* begin Page text *
There is one more missing element before we approach the actual drawing — we need to have a canvas to draw on. We already defined one in the App.js so all we need to do is to pass it through to our draw function.

We will pass it to runDetector call in App.js:

const canvasRef = useRef(null)
const handleVideoLoad = (videoNode) => {
const video = videoNode.target;
if (video.readyState !== 4) return;
if (loaded) return;
runDetector(video, canvasRef.current);
setLoaded(true);
};

Then we will use in runDetector implementation as an argument and then pass it’s context to the draw function:

export const runDetector = async (video, canvas) => {
const model = faceLandmarksDetection.SupportedModels.MediaPipeFaceMesh;
const detectorConfig = {
runtime: "tfjs",
};
const detector = await faceLandmarksDetection.createDetector(
model,
detectorConfig
);
const detect = async (net) => {
const estimationConfig = { flipHorizontal: false };
const faces = await net.estimateFaces(video, estimationConfig);
const ctx = canvas.getContext("2d");
requestAnimationFrame(() => drawMesh(faces[0], ctx));
detect(detector);
};
detect(detector);
};

Draw the points

Lets start with drawing the points. We have the canvas context now, so all we have to do is for the face prediction pickup the feature points called keypoints and loop on them, while drawing a small circle on every point!
* end Page text *
Exercise task a = Transcribe the listing line for line, beginning with its first line and continuing through the line that contains "40V23L121 17H110L104 20L98".
* begin Information provided *
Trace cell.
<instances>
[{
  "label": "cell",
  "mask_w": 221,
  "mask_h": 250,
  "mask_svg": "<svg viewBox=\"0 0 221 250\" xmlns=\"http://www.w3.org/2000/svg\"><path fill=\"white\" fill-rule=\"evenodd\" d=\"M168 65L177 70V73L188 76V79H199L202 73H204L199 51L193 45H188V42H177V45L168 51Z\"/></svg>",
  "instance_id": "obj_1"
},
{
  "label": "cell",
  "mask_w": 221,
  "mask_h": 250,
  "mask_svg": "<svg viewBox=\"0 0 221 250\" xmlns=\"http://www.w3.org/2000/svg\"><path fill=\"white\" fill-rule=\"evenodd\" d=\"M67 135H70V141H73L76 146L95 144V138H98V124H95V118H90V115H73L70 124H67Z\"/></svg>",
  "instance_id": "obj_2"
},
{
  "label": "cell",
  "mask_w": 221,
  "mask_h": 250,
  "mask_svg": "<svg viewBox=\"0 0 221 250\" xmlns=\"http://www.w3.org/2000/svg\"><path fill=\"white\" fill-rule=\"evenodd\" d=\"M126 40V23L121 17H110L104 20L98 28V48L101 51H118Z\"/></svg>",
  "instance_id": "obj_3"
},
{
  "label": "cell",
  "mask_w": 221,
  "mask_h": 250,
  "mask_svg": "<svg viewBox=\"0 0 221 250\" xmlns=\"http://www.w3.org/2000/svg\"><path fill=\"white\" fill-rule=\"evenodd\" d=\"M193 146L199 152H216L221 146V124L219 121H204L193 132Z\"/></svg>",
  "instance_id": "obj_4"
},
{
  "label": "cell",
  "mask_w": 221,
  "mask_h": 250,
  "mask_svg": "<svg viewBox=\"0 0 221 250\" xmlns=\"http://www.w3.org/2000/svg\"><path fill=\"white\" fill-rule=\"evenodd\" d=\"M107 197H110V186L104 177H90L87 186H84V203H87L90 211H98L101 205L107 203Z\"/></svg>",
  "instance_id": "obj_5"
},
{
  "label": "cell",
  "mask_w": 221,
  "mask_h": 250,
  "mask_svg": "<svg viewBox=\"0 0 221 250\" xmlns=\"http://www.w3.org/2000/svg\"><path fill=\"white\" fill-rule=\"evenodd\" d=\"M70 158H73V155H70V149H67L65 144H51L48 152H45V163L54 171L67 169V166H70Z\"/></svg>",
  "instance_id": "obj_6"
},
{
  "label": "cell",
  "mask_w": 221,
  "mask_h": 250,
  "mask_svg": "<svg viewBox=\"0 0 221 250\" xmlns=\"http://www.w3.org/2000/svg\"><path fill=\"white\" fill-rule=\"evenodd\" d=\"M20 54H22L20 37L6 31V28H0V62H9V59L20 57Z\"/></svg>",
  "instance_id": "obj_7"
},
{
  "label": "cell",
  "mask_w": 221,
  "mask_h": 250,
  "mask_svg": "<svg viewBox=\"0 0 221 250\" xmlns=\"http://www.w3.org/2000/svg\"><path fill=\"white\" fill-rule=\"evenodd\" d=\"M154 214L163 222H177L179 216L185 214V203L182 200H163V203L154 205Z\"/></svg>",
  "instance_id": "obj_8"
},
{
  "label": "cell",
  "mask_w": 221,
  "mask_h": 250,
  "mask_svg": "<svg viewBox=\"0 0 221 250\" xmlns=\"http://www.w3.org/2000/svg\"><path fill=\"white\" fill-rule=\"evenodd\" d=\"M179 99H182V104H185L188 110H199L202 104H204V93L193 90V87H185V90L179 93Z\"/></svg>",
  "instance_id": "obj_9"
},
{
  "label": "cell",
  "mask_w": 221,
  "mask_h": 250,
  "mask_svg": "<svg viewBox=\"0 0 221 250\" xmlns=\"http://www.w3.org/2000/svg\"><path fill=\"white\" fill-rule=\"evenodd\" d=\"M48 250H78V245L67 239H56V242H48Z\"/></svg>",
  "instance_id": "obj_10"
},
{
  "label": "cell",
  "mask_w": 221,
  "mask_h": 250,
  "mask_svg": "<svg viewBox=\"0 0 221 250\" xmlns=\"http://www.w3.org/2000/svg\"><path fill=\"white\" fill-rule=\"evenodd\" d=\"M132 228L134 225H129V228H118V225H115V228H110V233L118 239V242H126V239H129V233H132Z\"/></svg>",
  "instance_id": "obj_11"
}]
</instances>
* end Information provided *
Exercise task b =
Answer these from the page text on the face mesh drawing:
(i) In the handleVideoLoad code, what is passed to runDetector as its second argument?
(ii) What value does estimationConfig give to flipHorizontal?
(iii) What shape does the text say will be drawn on every keypoint?

Result a =
Trace cell.
<instances>
[{
  "label": "cell",
  "mask_w": 221,
  "mask_h": 250,
  "mask_svg": "<svg viewBox=\"0 0 221 250\" xmlns=\"http://www.w3.org/2000/svg\"><path fill=\"white\" fill-rule=\"evenodd\" d=\"M168 65L177 70V73L188 76V79H199L202 73H204L199 51L193 45H188V42H177V45L168 51Z\"/></svg>",
  "instance_id": "obj_1"
},
{
  "label": "cell",
  "mask_w": 221,
  "mask_h": 250,
  "mask_svg": "<svg viewBox=\"0 0 221 250\" xmlns=\"http://www.w3.org/2000/svg\"><path fill=\"white\" fill-rule=\"evenodd\" d=\"M67 135H70V141H73L76 146L95 144V138H98V124H95V118H90V115H73L70 124H67Z\"/></svg>",
  "instance_id": "obj_2"
},
{
  "label": "cell",
  "mask_w": 221,
  "mask_h": 250,
  "mask_svg": "<svg viewBox=\"0 0 221 250\" xmlns=\"http://www.w3.org/2000/svg\"><path fill=\"white\" fill-rule=\"evenodd\" d=\"M126 40V23L121 17H110L104 20L98 28V48L101 51H118Z\"/></svg>",

Result b =
(i) canvasRef.current
(ii) false
(iii) A small circle